## WORK TO COMPLETE
1. Decide whether each statement agrees with the excerpt on Ulugh Beg below. Answer each with yes or no, quoting the deciding words of the excerpt. (a) The star catalog held 1018 stars. (b) Ulugh Beg was dethroned by his brother. (c) Ali Qushji brought a copy of the star charts to Tabriz.
2. Please carry on the excerpt on Ulugh Beg below, starting after its last sentence.

## EXCERPT TO READ
Content starts

Together with the scholars Jamshīd al-Kāshī and Qāḍī Zāda al-Rūmī, he calculated the ecliptic, i.e. the angle between the circle of the annual orbit of the Sun and the equatorial plane.
Between 1420 and 1437 they also created a star catalog with 1018 stars. Only in the second half of the 16th century, Tycho Brahe surpassed this star catalog in its accuracy.
After the murder of Ulugh Begs and the destruction of the observatory, the astronomer Ali Qushji escaped with a copy of the star charts and brought it to Tabriz. So the knowledge came via Istanbul to Europe.
Ulugh Beg was dethroned as ruler by his son Abd al-Latif in October 1449 and probably murdered on his behalf. For Ulugh Beg the science was very important. Thus he did not take it so literally with the reign and the religion. This was a thorn in the side of the clergy, Sufis, and dervishes. So, the Hodja (religious scholar) Ubaidullah Ahrar instigated the son of Ulugh Beg to his acts.
After the deposition, one sent Ulugh Beg on pilgrimage. On the way, he was arrested and executed and the observatory destroyed.
Ulugh Beg is the tragic hero of Samarkand. Realizing that knowledge was more important than faith because of the evidence of science, he had to pay with his life and in a certain way became a martyr of science.
Abu’l-Khayr Khan, the founder of the Bukhara Uzbek Khanate, took power in the Timurid Empire.

Content ends

## ENTRIES SUPPLIED
Content starts

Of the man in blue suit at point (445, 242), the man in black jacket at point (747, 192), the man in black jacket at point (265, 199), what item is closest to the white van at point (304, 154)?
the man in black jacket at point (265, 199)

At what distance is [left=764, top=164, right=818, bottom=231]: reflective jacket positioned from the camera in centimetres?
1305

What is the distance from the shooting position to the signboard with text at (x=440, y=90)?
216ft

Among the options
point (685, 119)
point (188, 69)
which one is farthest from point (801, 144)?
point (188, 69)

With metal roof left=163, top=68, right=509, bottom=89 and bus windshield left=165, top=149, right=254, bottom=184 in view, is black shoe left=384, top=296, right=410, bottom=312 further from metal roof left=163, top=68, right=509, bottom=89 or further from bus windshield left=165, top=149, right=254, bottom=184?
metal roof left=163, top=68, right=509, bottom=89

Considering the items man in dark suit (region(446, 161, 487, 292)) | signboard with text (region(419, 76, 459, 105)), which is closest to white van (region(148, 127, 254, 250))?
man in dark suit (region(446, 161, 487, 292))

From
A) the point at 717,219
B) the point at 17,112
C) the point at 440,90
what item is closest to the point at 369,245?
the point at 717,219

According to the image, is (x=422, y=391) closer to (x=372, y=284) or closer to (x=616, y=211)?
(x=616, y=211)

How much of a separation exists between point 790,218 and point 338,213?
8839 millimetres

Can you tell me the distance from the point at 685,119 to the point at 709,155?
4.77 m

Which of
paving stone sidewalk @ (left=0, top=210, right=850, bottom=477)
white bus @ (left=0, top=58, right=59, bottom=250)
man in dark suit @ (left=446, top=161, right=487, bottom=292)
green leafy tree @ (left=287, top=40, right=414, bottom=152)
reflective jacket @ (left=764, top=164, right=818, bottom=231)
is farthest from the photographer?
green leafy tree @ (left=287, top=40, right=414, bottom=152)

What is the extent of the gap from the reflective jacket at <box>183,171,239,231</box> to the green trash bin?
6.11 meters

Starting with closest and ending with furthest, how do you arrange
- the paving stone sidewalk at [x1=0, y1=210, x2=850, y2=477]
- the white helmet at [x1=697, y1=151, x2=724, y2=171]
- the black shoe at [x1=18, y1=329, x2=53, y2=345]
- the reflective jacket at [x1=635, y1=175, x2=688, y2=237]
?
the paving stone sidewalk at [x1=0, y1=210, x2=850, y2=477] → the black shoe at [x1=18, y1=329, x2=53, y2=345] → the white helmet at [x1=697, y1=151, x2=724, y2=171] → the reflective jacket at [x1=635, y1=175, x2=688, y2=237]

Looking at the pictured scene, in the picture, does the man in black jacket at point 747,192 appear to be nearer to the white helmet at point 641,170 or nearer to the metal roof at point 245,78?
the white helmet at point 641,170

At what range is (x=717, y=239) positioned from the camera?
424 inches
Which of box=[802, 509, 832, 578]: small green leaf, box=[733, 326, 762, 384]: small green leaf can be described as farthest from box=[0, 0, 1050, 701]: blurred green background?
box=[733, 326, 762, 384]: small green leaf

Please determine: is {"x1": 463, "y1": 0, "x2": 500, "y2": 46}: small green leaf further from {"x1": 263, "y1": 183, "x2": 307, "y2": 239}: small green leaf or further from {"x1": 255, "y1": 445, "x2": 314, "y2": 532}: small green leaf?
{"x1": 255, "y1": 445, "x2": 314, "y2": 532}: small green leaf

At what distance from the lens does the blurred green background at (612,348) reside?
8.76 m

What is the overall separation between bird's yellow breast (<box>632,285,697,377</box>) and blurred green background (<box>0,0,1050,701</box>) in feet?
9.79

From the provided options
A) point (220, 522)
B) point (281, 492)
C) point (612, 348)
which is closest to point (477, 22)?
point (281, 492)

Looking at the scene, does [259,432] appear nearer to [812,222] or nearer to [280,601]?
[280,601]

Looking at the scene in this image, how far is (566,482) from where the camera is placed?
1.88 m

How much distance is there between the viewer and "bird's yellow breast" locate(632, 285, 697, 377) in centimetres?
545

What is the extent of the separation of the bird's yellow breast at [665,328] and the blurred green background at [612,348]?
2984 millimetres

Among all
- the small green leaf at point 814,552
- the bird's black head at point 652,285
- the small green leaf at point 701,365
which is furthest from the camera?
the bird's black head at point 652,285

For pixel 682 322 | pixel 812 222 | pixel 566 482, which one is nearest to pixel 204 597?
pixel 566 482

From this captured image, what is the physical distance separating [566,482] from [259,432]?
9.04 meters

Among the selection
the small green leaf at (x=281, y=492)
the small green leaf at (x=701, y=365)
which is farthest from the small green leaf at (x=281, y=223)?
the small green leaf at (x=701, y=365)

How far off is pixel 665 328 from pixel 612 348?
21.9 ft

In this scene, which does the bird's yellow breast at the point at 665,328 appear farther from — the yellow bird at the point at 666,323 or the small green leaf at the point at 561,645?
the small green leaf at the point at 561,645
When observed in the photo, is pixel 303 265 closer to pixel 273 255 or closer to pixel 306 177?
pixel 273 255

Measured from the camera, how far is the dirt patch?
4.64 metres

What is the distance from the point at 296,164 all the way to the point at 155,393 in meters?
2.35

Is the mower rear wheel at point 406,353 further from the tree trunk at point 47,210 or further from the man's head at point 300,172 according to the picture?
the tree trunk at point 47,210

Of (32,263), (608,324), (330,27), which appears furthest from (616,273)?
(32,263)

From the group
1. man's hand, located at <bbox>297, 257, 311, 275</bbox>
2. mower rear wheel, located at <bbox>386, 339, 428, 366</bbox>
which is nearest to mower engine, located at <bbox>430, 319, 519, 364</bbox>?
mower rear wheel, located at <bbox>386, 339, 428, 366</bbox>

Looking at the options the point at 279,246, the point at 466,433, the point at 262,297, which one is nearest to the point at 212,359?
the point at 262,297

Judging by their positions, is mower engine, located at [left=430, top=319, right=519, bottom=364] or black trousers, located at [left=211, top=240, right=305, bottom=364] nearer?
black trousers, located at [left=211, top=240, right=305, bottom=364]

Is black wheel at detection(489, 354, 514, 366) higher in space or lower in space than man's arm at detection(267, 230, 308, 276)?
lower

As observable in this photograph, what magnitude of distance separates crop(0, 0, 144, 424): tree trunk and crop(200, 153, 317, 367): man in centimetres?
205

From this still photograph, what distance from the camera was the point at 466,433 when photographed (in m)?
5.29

Content ends

## ANSWERS IN ORDER
1.
(a) Yes: "a star catalog with 1018 stars"
(b) No: "dethroned as ruler by his son Abd al-Latif in October 1449"
(c) Yes: "escaped with a copy of the star charts and brought it to Tabriz"

2.
The underground part of the observatory was rediscovered and excavated in 1908 by the Russian archaeologist Vassily Lavrentyevich Vyatkin.
Today, next to the restored parts of the observatory, there is a small museum with models, inscriptions and photos. A graphic shows Ptolemy, Tycho Brahe, Riccioli, Landgrave William IV of Hesse-Kassel, Jan Geveliy and Ulugh Beg sitting at a table together with Urania.
Leaving the museum, we met the German-Austrian group again, whom we had already met in the Safari Yurt Camp at Aydar Lake. They kindly helped Ursula out with medicine against her stomach problems.
From the viewing platform of the observatory, you have a beautiful view of almost all sights of Samarkand.
To the right, you can see the huge Bibi-Khanym Mosque and the Bibi-Khanym Mausoleum and to the left the Madrasahs on Registon Square.
In the foreground is the rubble mound of the destroyed city Afrasiyab. Left of it is the Shah-i-Zinda ensemble with its domes; It is part of the best-known necropolises in Central Asia.